# EXTRACT:
+---+
Prior to this, Belarusian had also been written in the Belarusian Latin
alphabet (Łacinka / Лацінка) and the Belarusian Arabic alphabet. The Glagolitic
script had been used, sporadically, until the 11th or 12th century.
There are several systems of romanizing (transliterating) written
Belarusian text in existence; see Romanization of Belarusian.
Grammar
Standardized Belarusian grammar in its modern form was adopted in 1959,
with minor amendments in 1985. It was developed from the initial form set down
by Branislaw Tarashkyevich (first printed in Vilnius, 1918). Historically,
there had existed several other alternative standardized forms of Belarusian
grammar.
Belarusian grammar is mostly synthetic and partly analytic. Belarusian
orthography is constructed on the phonetic principle, and is mainly based on on
the Belarusian folk dialects of Minsk-Vilnius region.
Dialects
Besides the literary norm, there exist two main dialects of the Belarusian
language, the North-Eastern and the South-Western. In addition, there exist the
transitional Middle Belarusian dialect group and the separate West Palyesian
dialect group.
The North-Eastern and the South-Western dialects are separated by a
hypothetical line Ashmyany–Minsk–Babruysk–Homyel, with the area of the Middle
Belarusian dialect group placed on and along this line.
+---+
Can you carry on the passage about the Belarusian language from the point where it stops? The lines that come next play no part in this.
+---+
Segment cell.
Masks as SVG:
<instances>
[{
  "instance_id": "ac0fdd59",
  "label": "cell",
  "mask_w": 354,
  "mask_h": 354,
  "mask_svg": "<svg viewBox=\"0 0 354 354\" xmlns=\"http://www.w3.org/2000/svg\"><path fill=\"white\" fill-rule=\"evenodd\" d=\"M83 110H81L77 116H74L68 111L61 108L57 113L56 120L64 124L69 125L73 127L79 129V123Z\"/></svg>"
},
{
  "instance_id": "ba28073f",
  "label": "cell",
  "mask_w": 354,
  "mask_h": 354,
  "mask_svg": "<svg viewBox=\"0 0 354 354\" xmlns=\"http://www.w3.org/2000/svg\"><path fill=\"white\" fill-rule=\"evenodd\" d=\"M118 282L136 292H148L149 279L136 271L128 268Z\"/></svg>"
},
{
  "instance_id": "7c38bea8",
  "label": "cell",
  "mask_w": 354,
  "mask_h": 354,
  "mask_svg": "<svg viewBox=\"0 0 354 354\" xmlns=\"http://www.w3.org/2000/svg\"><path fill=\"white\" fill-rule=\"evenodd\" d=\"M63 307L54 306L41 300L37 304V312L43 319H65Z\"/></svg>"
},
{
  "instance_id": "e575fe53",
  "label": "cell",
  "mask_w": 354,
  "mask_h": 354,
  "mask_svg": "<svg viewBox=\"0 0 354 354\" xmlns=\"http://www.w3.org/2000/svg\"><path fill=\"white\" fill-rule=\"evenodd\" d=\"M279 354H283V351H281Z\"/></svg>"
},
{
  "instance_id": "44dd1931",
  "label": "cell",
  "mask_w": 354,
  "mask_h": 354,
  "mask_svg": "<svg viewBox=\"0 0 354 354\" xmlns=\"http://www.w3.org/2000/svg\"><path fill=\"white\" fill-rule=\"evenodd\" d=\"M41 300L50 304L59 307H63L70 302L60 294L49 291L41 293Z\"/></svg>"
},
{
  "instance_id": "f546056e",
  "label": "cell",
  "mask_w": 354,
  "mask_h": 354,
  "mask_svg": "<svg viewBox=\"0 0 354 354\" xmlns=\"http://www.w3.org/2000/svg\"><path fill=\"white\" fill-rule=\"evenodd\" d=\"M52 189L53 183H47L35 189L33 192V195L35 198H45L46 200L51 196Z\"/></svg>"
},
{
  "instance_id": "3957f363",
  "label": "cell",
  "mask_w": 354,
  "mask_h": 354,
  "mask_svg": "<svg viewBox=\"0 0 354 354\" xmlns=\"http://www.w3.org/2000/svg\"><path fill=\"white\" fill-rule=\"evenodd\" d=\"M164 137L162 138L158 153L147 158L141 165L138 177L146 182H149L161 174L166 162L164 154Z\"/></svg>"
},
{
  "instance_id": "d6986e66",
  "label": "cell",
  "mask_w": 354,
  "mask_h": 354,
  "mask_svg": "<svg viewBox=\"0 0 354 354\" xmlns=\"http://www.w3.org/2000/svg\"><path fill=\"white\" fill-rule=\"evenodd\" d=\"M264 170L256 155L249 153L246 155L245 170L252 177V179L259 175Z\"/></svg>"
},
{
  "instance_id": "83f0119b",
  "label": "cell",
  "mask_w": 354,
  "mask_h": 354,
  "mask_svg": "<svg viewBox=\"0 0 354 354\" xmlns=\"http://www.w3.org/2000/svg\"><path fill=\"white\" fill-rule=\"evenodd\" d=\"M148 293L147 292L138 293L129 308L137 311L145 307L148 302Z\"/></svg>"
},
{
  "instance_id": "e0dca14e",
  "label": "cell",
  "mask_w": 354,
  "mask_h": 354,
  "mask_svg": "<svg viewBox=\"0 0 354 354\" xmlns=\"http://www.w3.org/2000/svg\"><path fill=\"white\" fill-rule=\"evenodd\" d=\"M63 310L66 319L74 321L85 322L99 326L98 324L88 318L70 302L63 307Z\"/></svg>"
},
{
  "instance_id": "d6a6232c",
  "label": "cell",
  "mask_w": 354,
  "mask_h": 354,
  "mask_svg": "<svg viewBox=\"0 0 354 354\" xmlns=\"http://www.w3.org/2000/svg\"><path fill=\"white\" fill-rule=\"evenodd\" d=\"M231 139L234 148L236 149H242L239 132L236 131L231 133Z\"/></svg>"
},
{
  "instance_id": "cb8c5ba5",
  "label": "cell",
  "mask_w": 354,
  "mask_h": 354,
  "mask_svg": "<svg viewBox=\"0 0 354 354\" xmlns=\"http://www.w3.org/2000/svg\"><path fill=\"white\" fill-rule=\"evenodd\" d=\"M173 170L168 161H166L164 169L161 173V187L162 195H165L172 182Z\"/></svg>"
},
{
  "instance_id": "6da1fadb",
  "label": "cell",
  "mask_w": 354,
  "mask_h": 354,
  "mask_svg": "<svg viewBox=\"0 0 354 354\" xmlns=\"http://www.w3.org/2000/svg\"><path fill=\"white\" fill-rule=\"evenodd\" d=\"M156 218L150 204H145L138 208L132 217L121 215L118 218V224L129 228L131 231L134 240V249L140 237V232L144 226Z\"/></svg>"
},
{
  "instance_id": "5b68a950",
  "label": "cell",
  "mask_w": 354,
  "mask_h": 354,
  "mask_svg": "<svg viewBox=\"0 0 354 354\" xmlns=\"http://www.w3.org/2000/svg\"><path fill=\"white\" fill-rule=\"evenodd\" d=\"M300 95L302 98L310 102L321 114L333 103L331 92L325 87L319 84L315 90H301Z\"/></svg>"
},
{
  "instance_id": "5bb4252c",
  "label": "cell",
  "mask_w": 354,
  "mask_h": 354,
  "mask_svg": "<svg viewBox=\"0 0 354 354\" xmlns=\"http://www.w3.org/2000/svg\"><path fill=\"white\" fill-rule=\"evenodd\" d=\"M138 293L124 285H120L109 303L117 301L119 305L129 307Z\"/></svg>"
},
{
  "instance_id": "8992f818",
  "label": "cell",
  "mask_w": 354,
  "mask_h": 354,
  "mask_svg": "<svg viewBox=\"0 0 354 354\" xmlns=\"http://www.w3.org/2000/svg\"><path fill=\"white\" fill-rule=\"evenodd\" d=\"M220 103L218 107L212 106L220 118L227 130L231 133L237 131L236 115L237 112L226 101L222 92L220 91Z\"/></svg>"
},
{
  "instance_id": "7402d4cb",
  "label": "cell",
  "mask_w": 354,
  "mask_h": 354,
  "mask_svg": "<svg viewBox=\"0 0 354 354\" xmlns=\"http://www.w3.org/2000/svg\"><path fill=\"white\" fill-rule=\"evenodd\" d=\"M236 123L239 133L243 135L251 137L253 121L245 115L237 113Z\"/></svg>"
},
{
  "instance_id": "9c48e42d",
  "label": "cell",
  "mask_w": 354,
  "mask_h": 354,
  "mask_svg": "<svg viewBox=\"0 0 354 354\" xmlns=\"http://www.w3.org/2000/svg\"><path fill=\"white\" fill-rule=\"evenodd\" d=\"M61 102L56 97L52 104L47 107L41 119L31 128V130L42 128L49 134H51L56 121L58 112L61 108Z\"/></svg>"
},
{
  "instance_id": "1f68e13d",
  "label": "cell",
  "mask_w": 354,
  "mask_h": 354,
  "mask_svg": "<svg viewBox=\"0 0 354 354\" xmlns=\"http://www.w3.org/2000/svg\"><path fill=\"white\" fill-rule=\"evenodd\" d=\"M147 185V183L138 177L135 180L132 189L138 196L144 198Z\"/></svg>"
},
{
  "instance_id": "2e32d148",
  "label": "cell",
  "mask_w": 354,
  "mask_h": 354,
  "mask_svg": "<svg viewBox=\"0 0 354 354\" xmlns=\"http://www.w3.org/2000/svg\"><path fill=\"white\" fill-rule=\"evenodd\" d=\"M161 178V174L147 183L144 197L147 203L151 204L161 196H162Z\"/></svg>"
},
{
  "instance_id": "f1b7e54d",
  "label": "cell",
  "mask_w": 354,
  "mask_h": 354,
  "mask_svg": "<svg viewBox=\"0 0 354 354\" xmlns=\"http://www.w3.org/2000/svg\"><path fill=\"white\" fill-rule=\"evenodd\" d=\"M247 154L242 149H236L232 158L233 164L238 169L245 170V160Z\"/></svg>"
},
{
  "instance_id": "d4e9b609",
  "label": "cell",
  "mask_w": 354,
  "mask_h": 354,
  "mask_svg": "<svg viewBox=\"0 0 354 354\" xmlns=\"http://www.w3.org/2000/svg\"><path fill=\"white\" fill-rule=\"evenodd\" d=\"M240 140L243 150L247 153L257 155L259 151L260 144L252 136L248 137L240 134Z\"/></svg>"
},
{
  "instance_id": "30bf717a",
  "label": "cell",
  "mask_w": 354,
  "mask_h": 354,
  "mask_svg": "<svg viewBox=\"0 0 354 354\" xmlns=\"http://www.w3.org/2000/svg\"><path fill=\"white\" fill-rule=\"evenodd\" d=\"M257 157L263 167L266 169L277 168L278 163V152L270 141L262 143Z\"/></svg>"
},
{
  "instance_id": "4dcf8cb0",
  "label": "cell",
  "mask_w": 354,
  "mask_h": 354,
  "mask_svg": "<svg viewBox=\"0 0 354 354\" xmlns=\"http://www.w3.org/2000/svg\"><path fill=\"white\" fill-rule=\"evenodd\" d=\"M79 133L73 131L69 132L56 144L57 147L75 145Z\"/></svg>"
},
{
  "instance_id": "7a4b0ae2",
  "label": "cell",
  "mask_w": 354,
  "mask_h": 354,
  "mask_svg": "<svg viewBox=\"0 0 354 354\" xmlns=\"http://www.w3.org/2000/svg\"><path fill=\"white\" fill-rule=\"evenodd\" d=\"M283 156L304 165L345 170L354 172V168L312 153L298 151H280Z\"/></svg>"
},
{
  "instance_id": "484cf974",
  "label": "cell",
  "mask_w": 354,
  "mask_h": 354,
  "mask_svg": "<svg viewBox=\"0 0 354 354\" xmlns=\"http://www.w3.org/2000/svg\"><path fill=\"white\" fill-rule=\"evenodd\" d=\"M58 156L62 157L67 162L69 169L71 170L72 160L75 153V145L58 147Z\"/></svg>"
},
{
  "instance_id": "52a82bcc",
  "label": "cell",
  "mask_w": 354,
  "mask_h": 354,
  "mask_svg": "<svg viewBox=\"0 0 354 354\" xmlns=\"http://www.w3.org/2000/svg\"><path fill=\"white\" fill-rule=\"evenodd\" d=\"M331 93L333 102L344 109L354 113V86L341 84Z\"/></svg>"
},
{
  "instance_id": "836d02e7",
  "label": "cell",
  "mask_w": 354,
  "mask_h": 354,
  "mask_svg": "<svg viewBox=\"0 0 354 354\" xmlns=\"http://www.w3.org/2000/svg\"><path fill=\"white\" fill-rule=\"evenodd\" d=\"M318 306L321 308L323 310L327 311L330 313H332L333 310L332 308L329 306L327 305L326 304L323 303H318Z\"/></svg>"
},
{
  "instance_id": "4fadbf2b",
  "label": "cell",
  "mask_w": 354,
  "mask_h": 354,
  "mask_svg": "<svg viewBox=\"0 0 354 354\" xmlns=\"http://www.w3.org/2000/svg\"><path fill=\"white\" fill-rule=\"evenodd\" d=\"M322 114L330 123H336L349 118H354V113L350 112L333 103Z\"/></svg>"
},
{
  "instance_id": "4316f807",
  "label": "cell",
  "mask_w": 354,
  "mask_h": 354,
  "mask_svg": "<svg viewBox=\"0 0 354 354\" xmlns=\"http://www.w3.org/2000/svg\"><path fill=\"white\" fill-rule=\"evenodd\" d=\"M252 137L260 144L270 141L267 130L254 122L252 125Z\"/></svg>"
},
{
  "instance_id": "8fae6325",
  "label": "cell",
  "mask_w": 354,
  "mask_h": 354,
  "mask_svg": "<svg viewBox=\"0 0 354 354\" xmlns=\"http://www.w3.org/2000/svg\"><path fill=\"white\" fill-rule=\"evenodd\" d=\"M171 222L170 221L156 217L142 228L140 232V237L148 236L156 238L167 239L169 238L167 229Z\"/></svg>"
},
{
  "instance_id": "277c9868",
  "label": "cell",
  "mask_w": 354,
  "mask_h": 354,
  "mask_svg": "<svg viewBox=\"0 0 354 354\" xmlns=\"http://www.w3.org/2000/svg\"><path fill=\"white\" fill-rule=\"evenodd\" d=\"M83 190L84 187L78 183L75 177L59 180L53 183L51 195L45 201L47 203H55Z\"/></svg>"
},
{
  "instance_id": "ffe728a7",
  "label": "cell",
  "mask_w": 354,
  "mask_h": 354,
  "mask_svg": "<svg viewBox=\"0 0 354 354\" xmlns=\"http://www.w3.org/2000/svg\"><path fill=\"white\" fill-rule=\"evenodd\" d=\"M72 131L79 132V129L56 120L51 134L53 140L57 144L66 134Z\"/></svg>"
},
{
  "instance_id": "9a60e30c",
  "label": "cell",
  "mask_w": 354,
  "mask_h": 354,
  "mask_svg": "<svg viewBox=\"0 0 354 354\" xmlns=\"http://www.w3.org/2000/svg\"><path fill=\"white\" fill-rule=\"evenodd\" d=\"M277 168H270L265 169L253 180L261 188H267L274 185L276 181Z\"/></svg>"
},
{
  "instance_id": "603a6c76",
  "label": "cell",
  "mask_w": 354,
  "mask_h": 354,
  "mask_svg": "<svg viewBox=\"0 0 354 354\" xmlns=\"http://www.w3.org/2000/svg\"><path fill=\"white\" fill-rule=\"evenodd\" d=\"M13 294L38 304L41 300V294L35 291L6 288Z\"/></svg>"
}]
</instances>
+---+
# TASK RESULT:
The North-Eastern dialect is chiefly characterized by the "soft
sounding R" (мякка-эравы) and "strong akanye" (моцнае аканне), and the South-Western dialect is chiefly
characterized by the "hard sounding R" (цвёрда-эравы) and "moderate akanye" (умеранае аканне).
The West Palyesian dialect group is more distinct linguistically, close to
Ukrainian language in many aspects, and is separated by the conventional line
Pruzhany–Ivatsevichy–Telekhany–Luninyets–Stolin.
Classification and
relationship to other languages
The question of whether contemporary Belarusian and Russian (as well as
Ukrainian and Rusyn) are dialects of a single language or separate languages is
not entirely decided by linguistic factors alone. This is because there is a
high degree of mutual intelligibility. As members of the East Slavic group of
languages, they are descended from a common ancestor. Although Belarusian,
Russian, and Ukrainian are usually listed by linguists as separate languages,
one source lists them, with Rusyn, as four inner-languages within a single
outer-language.
Within East Slavic, the Belarusian language is most closely related to
Ukrainian.
Names
There are a number of names under which the Belarusian language has been
known, both contemporary and historical. Some of the most dissimilar are from
the Old Belarusian period.
Official, romanized Belarusian (also spelled Belarusan, Belarussian,
Byelarussian) – derived from the Belarusian name of the country
"Belarus", officially approved for use abroad by the Belarusian
authorities (ca. 1992) and promoted since then.
Byelorussian (also spelled Belorussian, Bielorussian
) – derived from the Russian name of the country "Byelorussia"
(Russian: Белоруссия), used officially (in the Russian
language) in the times of the USSR, and, later, in Russia.
White Ruthenian (and its equivalents in other languages) –
literal, a word-by-word translation of the parts of the composite word Belarusian.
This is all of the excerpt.